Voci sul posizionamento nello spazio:
# # # # # # #

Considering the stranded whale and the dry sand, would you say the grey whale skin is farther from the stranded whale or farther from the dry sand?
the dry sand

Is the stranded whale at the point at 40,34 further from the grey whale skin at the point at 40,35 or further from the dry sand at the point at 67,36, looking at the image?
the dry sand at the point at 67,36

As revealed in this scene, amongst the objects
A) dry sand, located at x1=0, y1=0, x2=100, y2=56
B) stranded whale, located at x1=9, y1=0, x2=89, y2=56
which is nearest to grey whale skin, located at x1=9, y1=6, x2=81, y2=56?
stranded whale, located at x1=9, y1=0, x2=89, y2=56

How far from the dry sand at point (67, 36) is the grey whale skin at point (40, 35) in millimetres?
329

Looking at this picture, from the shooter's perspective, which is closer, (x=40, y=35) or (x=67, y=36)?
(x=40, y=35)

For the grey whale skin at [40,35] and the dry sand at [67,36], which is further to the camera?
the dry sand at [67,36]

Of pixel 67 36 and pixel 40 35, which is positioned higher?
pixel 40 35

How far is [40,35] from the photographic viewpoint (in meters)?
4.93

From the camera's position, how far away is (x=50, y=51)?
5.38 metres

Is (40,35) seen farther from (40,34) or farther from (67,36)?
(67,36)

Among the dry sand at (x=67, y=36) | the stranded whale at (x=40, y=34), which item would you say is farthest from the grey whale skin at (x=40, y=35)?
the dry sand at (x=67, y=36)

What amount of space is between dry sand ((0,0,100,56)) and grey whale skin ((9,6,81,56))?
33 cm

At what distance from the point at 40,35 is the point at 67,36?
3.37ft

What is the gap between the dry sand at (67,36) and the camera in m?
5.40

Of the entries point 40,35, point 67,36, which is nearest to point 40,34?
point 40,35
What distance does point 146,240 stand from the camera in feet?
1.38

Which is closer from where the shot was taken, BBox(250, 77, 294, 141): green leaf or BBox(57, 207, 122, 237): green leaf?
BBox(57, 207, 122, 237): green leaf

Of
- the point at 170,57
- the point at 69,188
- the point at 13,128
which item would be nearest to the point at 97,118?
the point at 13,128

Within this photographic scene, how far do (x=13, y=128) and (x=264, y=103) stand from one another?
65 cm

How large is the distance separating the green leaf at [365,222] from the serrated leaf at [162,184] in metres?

# # # # # # #

Disponi come tabella Markdown, con le colonne Numero e Riga, il tratto che va dalla riga contenente "Within this photographic" fino alla fine delle voci, estremi inclusi e senza le righe vuote.

## Il risultato
| Numero | Riga |
|---|---|
| 1 | Within this photographic scene, how far do (x=13, y=128) and (x=264, y=103) stand from one another? |
| 2 | 65 cm |
| 3 | How large is the distance separating the green leaf at [365,222] from the serrated leaf at [162,184] in metres? |